“are you doing in my wardrobe?”
“Wardrobe? Er…Er…Isn’t this the Magic Kingdom of Scrumptiousness?” said the dwarf, trying not to look guilty.
“No, and these shoes you’re holding aren’t the Golden Jewels of the Queen of the Fairies,” said Rincewind, snatching them out of the thief’s hands. “And this isn’t the Wand of Invisibility and these aren’t Giant Grumblenose’s Wonderful Socks but this is my boot—”
“Ow!”
“And stay out!”
The dwarf ran for the door and paused, but only briefly, to shout: “I’ve got a Thieves’ Guild card! And you shouldn’t hit dwarfs! That’s speciesism!”
“Good,” said Rincewind, retrieving items of clothing.
He found another robe and put it on. Here and there moths had worked their lacemaking skills and most of the red color had faded to shades of orange and brown, but to his relief it was a proper wizard’s robe. It’s hard to be an impressive magic-user with bare knees.
Gentle footsteps pattered to a halt behind him. He turned.
“Open.”
The Luggage obediently cracked its lid. In theory it should have been full of shark; in fact it was half full of coconuts. Rincewind turfed them out on to the floor and put the rest of the clothes inside.
“Shut.”
The lid slammed.
“Now go down to the kitchen and get some potatoes.”
The chest did a complicated, many-legged about-turn and trotted away. Rincewind followed it out and headed towards the Archchancellor’s study. Behind him he could hear the wizards still arguing.
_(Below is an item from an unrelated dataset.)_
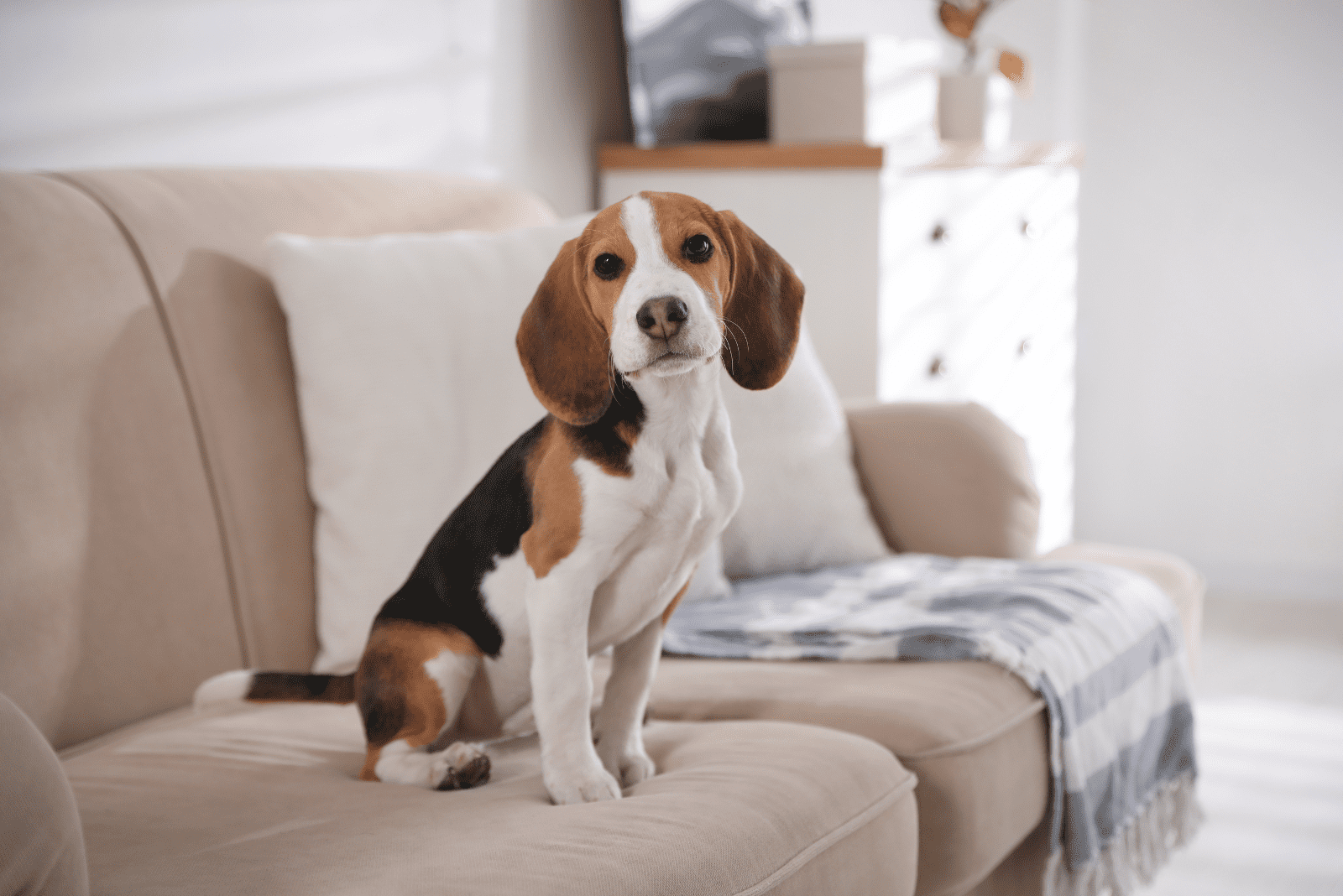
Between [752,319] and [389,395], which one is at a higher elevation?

He’d become familiar with the study through long years at Unseen. Generally he was there to answer quite difficult questions, like “How can anyone get a negative mark in Basic Firemaking?” He’d spent a lot of time staring at the fixtures while people harangued him.
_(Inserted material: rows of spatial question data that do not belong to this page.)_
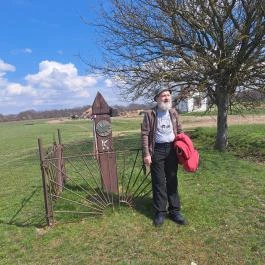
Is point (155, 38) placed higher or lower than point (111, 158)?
higher

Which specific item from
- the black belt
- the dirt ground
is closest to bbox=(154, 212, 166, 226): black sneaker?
the black belt

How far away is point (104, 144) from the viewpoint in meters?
7.88

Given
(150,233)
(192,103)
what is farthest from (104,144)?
(192,103)

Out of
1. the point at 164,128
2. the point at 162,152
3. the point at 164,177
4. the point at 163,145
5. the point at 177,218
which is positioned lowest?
the point at 177,218

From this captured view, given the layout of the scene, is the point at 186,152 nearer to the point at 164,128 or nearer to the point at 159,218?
the point at 164,128

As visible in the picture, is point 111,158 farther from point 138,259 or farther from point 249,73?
point 249,73

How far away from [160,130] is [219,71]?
772 centimetres

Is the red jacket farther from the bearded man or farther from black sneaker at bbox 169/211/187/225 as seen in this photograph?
black sneaker at bbox 169/211/187/225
There had been changes here, too. Gone were the alembics and bubbling flagons that were the traditional props of wizardry; Ridcully’s study was dominated by a full-size snooker table, on which he’d piled papers until there was no room for any more and no sign of green felt. Ridcully assumed that anything people had time to write down couldn’t be important.
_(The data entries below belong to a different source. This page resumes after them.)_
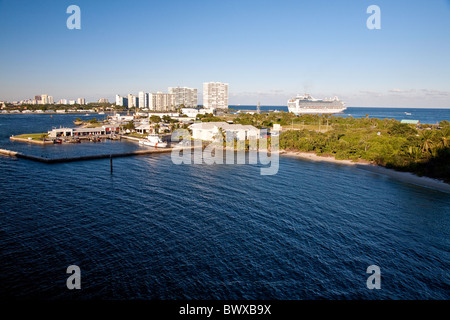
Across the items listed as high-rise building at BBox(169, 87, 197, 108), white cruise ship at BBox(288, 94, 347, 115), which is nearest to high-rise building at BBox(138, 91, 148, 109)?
high-rise building at BBox(169, 87, 197, 108)

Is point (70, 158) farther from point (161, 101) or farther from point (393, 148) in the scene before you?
point (161, 101)

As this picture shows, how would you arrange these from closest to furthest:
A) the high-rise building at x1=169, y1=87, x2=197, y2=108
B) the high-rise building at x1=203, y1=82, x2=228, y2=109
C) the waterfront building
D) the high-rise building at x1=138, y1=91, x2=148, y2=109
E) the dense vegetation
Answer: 1. the dense vegetation
2. the waterfront building
3. the high-rise building at x1=203, y1=82, x2=228, y2=109
4. the high-rise building at x1=169, y1=87, x2=197, y2=108
5. the high-rise building at x1=138, y1=91, x2=148, y2=109

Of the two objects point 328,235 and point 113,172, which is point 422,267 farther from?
point 113,172

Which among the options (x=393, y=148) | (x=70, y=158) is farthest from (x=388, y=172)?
(x=70, y=158)

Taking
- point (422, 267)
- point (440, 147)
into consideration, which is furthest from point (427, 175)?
point (422, 267)

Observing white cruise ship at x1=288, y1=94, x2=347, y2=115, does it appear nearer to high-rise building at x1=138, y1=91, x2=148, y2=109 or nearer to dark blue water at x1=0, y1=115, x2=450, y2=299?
high-rise building at x1=138, y1=91, x2=148, y2=109

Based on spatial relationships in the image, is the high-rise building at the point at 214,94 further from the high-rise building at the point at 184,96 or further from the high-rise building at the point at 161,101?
the high-rise building at the point at 161,101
The stuffed heads of a number of surprised animals stared down at him. From the antlers of one stag hung a pair of corroded boots Ridcully had won as a Rowing Brown for the University in his youth. *
There was a large model of the Discworld on four wooden elephants in a corner of the room. Rincewind was familiar with it. Every student was…
The Counterweight Continent was a blob. It was a shaped blob; a not very inviting comma shape. Sailors had brought back news of it. They’d said that at one point it broke into a pattern of large islands, stretching around the Disc to the even more mysterious island of Bhangbhangduc and the completely mythical continent known only on the charts as “XXXX.”
Not that many sailors went near the Counterweight Continent. The Agatean Empire was known to ignore a very small amount of smuggling; presumably Ankh-Morpork had some things it wanted. But there was nothing official; a boat might come back loaded with silk and rare wood and, these days, a few wild-eyed refugees, or it might come back with its captain riveted upside-down to the mast, or it might not come back.
Rincewind had been very nearly everywhere, but the Counterweight Continent was an unknown land, or terror incognita . He couldn’t imagine why they’d want any kind of wizard.
Rincewind sighed. He knew what he should do now.
He shouldn’t even wait for the return of the Luggage from its argosy to the kitchens, from which the sound of yelling and something being repeatedly hit with a large brass preserving pan suggested it was going about his business.
He should just gather up what he could carry and get the hell out of here. He—
“Ah, Rincewind,” said the Archchancellor, who had an amazingly silent walk for such a large man. “Keen to leave, I see.”